§ SOURCE RECORDS:

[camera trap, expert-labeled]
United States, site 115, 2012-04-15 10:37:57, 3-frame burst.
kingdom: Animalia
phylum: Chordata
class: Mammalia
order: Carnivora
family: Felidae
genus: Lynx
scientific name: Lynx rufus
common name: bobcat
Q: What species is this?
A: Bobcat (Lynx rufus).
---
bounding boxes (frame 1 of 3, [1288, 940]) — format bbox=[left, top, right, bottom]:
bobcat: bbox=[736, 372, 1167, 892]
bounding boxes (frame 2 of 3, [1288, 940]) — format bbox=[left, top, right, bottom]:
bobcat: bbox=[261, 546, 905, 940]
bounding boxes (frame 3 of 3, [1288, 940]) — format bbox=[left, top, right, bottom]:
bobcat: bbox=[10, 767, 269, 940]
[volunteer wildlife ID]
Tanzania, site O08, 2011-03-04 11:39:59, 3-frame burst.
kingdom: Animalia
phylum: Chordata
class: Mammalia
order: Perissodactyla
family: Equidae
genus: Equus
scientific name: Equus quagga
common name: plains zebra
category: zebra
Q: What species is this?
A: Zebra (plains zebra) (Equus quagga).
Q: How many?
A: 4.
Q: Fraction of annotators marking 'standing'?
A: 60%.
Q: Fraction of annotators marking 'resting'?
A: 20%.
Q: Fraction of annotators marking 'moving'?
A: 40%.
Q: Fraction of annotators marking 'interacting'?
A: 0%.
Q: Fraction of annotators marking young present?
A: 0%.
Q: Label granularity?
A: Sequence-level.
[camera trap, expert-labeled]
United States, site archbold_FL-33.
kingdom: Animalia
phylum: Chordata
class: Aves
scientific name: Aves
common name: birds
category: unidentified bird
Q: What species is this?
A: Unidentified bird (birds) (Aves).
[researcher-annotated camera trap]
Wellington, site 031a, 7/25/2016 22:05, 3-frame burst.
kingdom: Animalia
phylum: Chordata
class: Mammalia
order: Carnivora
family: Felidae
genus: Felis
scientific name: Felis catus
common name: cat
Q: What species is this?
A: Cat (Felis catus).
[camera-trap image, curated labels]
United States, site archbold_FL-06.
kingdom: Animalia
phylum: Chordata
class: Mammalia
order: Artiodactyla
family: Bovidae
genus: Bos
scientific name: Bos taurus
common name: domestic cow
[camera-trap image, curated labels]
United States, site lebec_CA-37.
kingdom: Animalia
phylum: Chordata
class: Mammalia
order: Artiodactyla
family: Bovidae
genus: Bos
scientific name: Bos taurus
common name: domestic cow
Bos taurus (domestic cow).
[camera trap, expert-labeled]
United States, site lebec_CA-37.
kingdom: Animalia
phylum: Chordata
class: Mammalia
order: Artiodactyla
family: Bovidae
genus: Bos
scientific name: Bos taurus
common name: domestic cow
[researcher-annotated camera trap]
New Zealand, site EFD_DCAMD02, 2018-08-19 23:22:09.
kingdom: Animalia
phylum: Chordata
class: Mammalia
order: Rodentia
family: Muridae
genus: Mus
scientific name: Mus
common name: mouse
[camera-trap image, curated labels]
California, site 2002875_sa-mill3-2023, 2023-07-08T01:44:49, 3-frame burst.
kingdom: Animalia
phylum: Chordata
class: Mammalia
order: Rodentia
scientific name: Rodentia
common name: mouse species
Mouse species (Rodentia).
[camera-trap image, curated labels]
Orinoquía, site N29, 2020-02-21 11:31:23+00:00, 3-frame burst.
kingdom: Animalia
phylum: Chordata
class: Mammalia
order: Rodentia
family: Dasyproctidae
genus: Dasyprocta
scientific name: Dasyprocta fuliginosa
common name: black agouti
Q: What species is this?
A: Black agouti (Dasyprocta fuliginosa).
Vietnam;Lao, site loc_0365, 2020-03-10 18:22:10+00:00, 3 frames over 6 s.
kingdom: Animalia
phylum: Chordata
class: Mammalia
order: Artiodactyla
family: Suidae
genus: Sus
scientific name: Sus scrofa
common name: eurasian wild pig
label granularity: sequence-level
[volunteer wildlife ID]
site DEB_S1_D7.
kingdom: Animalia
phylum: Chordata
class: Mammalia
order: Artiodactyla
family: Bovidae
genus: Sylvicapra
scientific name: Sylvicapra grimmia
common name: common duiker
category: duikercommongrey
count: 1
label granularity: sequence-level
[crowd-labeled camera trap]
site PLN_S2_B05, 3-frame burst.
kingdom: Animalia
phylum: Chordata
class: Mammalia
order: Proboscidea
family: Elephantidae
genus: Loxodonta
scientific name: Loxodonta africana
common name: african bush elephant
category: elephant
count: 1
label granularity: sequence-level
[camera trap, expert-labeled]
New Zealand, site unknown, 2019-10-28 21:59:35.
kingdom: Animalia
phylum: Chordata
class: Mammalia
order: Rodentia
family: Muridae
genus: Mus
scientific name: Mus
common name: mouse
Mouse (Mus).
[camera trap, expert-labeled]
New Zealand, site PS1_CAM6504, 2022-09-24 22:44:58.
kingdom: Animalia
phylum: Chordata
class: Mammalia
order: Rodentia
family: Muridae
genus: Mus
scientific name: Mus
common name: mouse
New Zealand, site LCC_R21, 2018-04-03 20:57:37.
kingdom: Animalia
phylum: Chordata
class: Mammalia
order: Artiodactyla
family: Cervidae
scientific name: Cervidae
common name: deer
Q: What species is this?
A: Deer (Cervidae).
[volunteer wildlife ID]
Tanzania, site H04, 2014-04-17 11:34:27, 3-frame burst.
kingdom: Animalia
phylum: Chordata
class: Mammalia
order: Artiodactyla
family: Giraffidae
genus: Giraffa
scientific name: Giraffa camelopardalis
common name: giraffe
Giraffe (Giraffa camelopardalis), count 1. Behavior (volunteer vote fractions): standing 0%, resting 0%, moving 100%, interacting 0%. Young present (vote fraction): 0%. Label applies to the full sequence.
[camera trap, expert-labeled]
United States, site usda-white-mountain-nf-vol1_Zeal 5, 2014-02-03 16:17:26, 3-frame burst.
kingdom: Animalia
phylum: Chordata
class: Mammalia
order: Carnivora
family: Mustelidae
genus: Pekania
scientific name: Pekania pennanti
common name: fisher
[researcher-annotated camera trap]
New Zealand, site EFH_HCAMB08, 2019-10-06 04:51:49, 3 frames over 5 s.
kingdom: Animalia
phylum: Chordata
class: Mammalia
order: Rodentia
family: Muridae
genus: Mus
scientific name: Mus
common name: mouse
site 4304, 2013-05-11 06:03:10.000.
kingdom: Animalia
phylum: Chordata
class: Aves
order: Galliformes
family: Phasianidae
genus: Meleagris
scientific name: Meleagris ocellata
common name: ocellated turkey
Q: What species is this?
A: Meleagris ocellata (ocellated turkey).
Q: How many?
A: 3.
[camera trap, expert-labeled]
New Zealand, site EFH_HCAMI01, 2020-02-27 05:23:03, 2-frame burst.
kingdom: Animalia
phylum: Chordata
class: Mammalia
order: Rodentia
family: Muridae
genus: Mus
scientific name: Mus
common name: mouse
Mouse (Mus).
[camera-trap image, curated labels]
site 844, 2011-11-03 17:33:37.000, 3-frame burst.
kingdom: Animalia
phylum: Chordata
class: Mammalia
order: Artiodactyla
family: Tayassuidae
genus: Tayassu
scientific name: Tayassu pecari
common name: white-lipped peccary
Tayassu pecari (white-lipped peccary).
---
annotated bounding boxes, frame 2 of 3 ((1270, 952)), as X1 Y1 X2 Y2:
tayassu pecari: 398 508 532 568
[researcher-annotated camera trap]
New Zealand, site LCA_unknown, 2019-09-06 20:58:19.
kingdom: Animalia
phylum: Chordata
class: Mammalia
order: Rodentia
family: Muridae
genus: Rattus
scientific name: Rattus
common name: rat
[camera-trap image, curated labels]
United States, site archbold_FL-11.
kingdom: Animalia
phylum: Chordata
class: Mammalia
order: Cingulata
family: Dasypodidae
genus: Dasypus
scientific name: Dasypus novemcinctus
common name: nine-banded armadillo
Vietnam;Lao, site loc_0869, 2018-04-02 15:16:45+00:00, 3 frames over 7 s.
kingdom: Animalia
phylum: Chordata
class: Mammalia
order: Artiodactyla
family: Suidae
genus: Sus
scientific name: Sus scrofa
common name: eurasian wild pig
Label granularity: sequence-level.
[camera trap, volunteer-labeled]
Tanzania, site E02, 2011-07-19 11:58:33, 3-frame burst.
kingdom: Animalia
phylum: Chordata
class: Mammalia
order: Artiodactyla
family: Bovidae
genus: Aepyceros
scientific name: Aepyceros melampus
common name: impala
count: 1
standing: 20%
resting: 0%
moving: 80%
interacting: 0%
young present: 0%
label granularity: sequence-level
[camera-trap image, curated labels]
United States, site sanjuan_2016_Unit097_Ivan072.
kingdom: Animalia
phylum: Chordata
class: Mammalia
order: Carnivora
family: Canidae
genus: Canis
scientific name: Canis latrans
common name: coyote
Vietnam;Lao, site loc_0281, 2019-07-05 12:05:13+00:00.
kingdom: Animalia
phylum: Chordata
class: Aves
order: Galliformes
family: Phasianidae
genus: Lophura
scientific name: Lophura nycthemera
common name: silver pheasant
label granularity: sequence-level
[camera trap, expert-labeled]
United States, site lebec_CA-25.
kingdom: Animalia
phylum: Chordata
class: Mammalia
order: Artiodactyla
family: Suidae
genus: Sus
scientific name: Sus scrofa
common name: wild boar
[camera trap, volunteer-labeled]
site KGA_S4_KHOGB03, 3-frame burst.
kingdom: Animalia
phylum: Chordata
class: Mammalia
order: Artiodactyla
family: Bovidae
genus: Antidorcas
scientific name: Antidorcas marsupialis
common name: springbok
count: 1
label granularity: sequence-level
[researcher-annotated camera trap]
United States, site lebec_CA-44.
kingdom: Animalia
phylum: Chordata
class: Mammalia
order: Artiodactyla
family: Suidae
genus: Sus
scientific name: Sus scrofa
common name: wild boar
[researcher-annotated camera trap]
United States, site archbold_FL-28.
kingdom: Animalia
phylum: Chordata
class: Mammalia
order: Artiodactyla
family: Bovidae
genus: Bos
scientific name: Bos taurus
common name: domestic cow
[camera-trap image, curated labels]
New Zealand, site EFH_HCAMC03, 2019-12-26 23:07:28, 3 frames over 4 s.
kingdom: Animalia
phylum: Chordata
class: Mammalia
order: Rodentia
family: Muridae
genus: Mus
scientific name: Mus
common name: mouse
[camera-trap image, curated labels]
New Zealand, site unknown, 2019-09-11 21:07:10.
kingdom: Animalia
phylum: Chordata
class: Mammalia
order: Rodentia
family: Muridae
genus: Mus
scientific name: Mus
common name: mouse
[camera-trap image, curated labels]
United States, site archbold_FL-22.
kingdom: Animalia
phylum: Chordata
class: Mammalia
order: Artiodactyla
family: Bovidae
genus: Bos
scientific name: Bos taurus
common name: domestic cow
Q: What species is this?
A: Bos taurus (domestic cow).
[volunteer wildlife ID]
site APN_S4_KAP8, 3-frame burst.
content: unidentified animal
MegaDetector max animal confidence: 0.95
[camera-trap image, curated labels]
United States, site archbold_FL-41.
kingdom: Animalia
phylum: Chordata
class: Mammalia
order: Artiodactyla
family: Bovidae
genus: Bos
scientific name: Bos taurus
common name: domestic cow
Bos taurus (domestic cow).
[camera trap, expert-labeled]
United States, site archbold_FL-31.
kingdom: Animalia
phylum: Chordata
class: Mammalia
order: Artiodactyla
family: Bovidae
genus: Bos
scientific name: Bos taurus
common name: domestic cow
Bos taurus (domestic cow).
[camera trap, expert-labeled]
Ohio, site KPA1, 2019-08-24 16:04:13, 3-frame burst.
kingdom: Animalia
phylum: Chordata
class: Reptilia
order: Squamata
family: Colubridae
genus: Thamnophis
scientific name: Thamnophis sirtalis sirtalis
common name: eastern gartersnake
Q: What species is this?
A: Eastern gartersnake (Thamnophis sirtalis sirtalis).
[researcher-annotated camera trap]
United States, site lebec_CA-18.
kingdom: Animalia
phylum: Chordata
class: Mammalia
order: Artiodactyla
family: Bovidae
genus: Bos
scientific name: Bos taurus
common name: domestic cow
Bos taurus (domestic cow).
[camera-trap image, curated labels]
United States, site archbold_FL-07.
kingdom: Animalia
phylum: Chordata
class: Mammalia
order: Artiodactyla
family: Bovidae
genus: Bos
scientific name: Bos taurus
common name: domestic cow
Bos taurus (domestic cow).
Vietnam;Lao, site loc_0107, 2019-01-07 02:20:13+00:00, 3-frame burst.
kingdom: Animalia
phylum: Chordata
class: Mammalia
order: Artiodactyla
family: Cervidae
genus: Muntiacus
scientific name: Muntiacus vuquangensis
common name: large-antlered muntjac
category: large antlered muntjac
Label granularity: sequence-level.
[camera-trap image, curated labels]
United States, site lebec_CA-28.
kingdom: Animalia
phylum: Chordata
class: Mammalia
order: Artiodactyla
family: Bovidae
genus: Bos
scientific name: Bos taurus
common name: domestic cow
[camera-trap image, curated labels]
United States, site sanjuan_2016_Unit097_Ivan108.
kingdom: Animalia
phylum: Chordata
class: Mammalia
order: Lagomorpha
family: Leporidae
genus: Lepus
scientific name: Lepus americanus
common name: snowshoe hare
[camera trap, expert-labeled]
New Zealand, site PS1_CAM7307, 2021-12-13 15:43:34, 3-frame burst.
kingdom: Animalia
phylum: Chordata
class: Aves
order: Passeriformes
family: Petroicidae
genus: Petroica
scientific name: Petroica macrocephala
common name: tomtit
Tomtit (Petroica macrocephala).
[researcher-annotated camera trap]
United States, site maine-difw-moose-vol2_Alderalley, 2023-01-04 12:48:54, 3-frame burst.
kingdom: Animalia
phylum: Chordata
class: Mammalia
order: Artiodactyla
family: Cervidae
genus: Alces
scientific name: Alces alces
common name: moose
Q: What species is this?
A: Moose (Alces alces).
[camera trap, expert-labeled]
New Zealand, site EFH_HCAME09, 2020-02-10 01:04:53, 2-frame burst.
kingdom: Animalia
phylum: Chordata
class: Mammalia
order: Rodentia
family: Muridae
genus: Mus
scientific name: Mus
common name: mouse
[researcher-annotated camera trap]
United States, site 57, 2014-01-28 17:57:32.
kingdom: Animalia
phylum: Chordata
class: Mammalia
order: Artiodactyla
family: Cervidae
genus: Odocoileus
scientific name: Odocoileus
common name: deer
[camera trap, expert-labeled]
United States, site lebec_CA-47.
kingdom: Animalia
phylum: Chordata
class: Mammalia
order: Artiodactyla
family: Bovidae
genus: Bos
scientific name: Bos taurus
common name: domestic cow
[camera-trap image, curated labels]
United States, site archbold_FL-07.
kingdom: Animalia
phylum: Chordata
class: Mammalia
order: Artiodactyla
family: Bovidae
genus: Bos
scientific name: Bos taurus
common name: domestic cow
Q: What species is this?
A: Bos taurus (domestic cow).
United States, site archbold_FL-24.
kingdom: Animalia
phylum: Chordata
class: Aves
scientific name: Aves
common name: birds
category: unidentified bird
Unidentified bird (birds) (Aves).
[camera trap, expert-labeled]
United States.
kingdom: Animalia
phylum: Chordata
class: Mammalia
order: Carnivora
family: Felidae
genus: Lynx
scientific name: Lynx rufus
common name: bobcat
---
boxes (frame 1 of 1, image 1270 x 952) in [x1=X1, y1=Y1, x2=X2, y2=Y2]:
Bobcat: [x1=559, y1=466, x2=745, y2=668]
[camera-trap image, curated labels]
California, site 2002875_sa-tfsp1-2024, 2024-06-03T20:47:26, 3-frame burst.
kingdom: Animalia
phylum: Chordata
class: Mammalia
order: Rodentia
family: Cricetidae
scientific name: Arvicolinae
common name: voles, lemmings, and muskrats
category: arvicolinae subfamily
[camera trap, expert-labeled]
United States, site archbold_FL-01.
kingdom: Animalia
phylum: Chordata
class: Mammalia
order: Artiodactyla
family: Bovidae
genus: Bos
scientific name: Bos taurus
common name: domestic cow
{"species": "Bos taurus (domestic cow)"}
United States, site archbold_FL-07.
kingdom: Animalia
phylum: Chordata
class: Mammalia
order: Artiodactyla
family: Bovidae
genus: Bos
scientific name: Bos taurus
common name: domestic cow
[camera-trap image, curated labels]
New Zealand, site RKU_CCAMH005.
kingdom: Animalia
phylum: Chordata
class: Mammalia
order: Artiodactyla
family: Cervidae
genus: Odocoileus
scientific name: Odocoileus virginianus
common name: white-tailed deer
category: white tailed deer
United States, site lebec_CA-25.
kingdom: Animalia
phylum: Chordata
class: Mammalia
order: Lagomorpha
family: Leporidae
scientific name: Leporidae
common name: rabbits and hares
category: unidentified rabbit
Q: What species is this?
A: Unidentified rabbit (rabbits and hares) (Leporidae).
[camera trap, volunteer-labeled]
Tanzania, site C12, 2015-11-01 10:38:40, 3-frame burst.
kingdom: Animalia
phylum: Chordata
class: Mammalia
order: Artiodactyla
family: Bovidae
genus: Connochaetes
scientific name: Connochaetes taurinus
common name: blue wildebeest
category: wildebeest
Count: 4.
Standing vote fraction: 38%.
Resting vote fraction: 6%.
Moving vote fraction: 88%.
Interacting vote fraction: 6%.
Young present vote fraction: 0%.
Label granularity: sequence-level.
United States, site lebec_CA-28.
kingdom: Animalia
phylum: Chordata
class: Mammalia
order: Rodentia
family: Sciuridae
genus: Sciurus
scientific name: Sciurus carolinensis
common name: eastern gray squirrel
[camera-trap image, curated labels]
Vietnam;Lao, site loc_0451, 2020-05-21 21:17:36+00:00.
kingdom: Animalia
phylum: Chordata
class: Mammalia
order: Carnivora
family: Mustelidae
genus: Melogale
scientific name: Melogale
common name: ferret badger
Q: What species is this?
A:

§ TO DO: Transcribe the records from their first line. Stop after the line with "Q: Label granularity?", including it.

§ TASK SOLUTION:
[camera trap, expert-labeled]
United States, site 115, 2012-04-15 10:37:57, 3-frame burst.
kingdom: Animalia
phylum: Chordata
class: Mammalia
order: Carnivora
family: Felidae
genus: Lynx
scientific name: Lynx rufus
common name: bobcat
Q: What species is this?
A: Bobcat (Lynx rufus).
---
bounding boxes (frame 1 of 3, [1288, 940]) — format bbox=[left, top, right, bottom]:
bobcat: bbox=[736, 372, 1167, 892]
bounding boxes (frame 2 of 3, [1288, 940]) — format bbox=[left, top, right, bottom]:
bobcat: bbox=[261, 546, 905, 940]
bounding boxes (frame 3 of 3, [1288, 940]) — format bbox=[left, top, right, bottom]:
bobcat: bbox=[10, 767, 269, 940]
[volunteer wildlife ID]
Tanzania, site O08, 2011-03-04 11:39:59, 3-frame burst.
kingdom: Animalia
phylum: Chordata
class: Mammalia
order: Perissodactyla
family: Equidae
genus: Equus
scientific name: Equus quagga
common name: plains zebra
category: zebra
Q: What species is this?
A: Zebra (plains zebra) (Equus quagga).
Q: How many?
A: 4.
Q: Fraction of annotators marking 'standing'?
A: 60%.
Q: Fraction of annotators marking 'resting'?
A: 20%.
Q: Fraction of annotators marking 'moving'?
A: 40%.
Q: Fraction of annotators marking 'interacting'?
A: 0%.
Q: Fraction of annotators marking young present?
A: 0%.
Q: Label granularity?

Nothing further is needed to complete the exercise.